- [EXERCISE OBJECTIVE]
Gather every line of the records below that contains the word "furthest", and copy each such line in full.

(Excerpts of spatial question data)
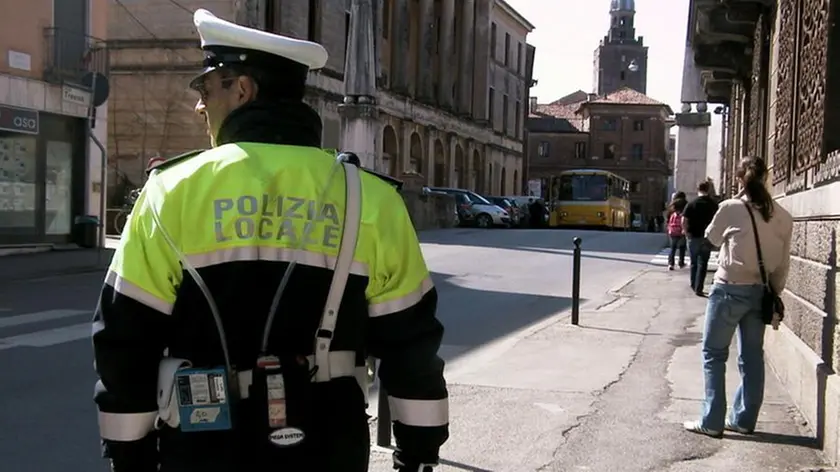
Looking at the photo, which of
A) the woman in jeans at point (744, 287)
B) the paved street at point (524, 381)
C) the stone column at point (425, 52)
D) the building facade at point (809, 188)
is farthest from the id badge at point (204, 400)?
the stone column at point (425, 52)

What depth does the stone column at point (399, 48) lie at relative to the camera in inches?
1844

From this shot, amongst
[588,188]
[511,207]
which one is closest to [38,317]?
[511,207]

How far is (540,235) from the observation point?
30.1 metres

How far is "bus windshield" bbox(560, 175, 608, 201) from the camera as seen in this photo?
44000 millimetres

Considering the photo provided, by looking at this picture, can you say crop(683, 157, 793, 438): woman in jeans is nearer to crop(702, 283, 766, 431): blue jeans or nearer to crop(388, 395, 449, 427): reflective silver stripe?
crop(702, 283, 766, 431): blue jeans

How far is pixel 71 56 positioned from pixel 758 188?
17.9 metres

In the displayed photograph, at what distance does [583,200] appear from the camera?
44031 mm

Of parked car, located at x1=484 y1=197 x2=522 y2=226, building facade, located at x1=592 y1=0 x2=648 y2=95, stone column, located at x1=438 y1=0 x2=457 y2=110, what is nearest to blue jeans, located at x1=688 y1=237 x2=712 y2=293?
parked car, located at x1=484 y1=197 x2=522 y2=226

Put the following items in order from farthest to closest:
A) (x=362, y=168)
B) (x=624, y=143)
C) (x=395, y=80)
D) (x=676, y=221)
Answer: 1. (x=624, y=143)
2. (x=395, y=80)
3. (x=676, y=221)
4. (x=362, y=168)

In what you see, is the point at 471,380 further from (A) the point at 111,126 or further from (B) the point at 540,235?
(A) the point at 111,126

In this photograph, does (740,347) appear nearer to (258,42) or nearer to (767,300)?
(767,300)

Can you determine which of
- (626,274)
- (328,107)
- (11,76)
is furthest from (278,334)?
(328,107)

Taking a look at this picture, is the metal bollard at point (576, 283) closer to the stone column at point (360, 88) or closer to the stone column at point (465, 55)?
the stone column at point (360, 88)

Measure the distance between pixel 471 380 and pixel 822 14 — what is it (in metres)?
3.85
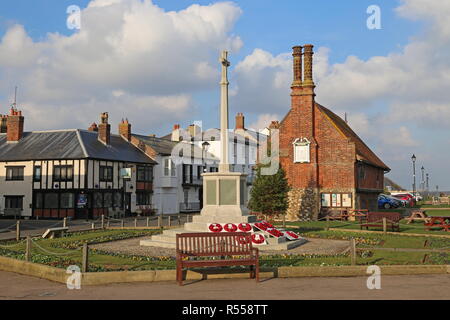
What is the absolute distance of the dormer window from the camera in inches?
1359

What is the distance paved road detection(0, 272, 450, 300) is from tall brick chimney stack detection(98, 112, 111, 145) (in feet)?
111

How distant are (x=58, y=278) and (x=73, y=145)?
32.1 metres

...

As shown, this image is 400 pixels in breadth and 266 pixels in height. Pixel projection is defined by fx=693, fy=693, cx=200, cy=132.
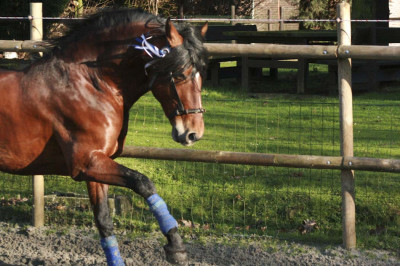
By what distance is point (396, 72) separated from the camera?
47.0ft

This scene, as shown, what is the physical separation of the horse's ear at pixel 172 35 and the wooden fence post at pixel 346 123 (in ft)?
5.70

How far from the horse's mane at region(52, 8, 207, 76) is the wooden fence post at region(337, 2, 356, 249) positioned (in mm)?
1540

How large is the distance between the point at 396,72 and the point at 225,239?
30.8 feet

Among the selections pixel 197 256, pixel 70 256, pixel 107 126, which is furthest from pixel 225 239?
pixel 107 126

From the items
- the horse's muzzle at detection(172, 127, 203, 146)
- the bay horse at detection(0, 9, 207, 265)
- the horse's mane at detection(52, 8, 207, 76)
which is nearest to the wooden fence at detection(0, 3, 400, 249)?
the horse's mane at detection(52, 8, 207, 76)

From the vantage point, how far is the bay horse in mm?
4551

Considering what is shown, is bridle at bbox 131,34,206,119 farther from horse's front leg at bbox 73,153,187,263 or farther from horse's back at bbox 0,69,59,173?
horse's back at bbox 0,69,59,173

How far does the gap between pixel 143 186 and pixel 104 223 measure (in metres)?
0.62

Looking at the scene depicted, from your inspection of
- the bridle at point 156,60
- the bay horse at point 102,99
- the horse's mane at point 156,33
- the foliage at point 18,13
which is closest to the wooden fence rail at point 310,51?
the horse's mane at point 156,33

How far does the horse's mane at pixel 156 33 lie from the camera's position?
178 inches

- [RESULT FOR THIS TASK]
is furthest from (278,334)?
Among the selections pixel 197 256, pixel 70 256, pixel 107 126, which is furthest from pixel 225 239?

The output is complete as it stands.